Monday, August 21, 2017

Time flies! We are on the final week already!

Since my last blog, I have been working on adding a module to the Stingray library that would enable us to run blocks of code in parallel, evenly distributed across a machine's cores.
I do believe that it would be a great asset, once it is done right.

Unfortunately, the first challenge is performing multiprocessing in Python. I've always heard about the ugly Python monster named "GIL" (Global Interpreter Lock). I never understood why some people hate it so much. But not anymore, every strategy I came up with to try and work around the GIL, it always comes back and hit me.

We tried to use some external libraries to help us. But the downside of doing so is whenever there is an error, you must dig deep inside the external libraries code and figure out what is causing the problem, not to mention that debugging a multi-threaded program is already a challenge.
However, my mentor suggested using the built in multiprocessing module in Python, which basically works around the GIL by creating multiple Python processes.
It actually achieved good results, and the fact that I can customize it as much as I want without much limitation is great. But of course it has to have a downside, and that would be that absolutely no errors are handled automatically, all kinds of exceptions\errors must be handled explicitly.

My goal is to have this module tested and ready before the final deadline. If I do make it in time I believe it will have a great impact on Stingray, I also plan on continuing to develop it even after GSoC ends.

GSoC is a really great experience, it teaches you a lot. Not just on a technical level, working on a huge sized project with developers from all across the world, it helps your work to be mature enough to meetup with the standards.

Monday, August 7, 2017

They say debugging is like investigating a crime scene where you're the murder.

We have been planning to Integrate a python distributed computing library named "Dask" to our Stingray library. After planning I started implementing it step by step. Everything was moving smoothly and I was almost done with the very first working example. I ran the default tests in the library and all tests passed except for a single one!

It didn't look so bad as 47 tests have passed and only a single test failed, yet I have never been so wrong. The failing test was the beginning of a 3 days nightmare! For 3 days straight I've stopped progressing, and all I was doing is continuously debugging trying to figure out what is causing the bug.

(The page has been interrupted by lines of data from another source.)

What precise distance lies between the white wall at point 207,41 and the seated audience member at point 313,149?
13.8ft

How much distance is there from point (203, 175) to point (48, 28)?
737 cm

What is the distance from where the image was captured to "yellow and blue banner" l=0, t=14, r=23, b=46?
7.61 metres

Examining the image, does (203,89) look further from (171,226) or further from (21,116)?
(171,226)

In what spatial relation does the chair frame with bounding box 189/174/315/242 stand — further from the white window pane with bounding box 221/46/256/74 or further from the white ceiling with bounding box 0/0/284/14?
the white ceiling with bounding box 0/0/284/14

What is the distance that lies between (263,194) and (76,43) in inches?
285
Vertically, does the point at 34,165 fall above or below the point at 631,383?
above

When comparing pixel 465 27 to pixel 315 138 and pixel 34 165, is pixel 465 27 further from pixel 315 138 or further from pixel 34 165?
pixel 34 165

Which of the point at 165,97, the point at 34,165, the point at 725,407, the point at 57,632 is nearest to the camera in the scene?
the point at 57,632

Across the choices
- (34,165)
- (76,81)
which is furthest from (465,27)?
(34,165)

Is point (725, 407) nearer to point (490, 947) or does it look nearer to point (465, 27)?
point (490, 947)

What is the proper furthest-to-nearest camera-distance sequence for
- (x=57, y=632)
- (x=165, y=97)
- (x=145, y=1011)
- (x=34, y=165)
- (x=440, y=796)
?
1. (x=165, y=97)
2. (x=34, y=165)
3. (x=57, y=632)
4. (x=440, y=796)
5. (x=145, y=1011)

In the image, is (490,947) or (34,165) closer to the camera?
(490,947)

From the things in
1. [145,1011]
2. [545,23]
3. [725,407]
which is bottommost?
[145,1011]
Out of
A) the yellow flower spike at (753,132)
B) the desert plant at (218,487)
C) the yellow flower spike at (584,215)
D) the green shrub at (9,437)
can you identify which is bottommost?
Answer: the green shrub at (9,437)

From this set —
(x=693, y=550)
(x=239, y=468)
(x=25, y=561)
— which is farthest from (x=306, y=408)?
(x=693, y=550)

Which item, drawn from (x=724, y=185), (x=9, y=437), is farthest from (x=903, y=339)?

At the end of the second day I started to feel powerless and stuck, so I asked my mentor for help. He responded immediately and asked me to write him a failing test so he can investigate himself.
Shortly, he joined me in the debugging fiesta. We've spent the rest of the day investigating.
By the third day I almost lost hope and I was about to postpone the debugging and begin with a new task, but my mentor told me otherwise, so I went back to debug and suddenly! There was it! A single word of code was causing all this mess. Literally all I had to do was to remove a single word!

This was by far the most challenging bug I've faced during GSoC. As much as I've learned how much trouble a single word of code can cause, I hope I don't face a similar bug ever!